For several years during the late 1970s, he hosted his own talk show, “The Art of the Collector,” on CBC Radio. As a freelance musician, he spent several summers at Marlboro, and many seasons as a member of the Casals Festival Orchestra, including three seasons as principal cellist. In Toronto, he was active in various concert and recording projects for the Canadian Broadcasting Corp., including three years as a member of the CBC Toronto String Quartet.
As an educator, he was a member of the Faculty of Music at the University of Toronto, the Royal Conservatory of Music, and the National Youth Orchestra of Canada. In addition to his playing career, he was active as a contractor and orchestra manager for many different musical activities. He contracted hundreds of jingles and recording sessions, and played with such diverse musical notables as Placido Domingo, Nana Maskouri, and Meat Loaf. He put together orchestras for many of the biggest film composers of the last 25 years, including Maurice Jarre, Jerry Fielding, John Barry, Georges-Delerue, and Howard Shore. He managed the orchestra of the Canadian Opera Company, and for many years was the musical contractor for Toronto’s Royal Alexandra and Princess of Wales Theatres.
He played a significant role in assisting his late mother, Marguerite Schenkman, in founding the Rochester Chamber Music Society of Rochester, Vt., performing regularly in the RCMS summer concert series.
Survivors include his wife, Holde Gerlach of Toronto; sons Eric Schenkman of Picton, Canada; and Daniel Schenkman of Toronto; daughter, Jennifer Wells Schenkman of Toronto; grandson, Wyllie Schenkman of Toronto; brothers David Schenkman of Bryantown, Md.; and Joe Schenkman of Rochester; and sisters: Lucy Manson of Central, S.C.; and Sarah Schenkman of Savannah, Ga.
[2.] Swiss Radio interview, 19 April 1961. Haskil’s death was the result of a fall on a Brussels train station stairway. She was to have played a recital the next evening with Grumiaux
[3.] The creator of the Philadelphia Orchestra’s “Sound” has long been debated. Was it Ormandy or, before him, Leopold Stokowski?

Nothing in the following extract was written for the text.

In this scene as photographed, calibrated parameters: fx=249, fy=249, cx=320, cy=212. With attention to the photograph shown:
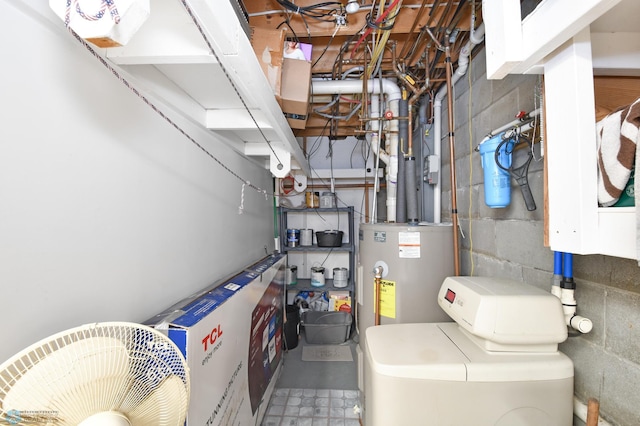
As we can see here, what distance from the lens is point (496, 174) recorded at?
106 centimetres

Those in favor of Stoki, point to his independent bowing for string players, his charisma and his sometimes startling changes in scores, his innovative arrangements of classical works, some of which became as popular as the original versions and his enthusiastic embrace of film and recording technologies. Supporters of Ormandy point to his long tenure and large Columbia Recording Company catalogue.
[4.] This recording featured the Royal Concergebouw Orchestra of Amsterdam conducted by Eduard van Beinum on vinyl for EPIC, LC 3420. The Sir Colin Davis performanc mentioned in the discography is similar to the van Beinum, though the van Beinum is warmer and a bit more broadly paced.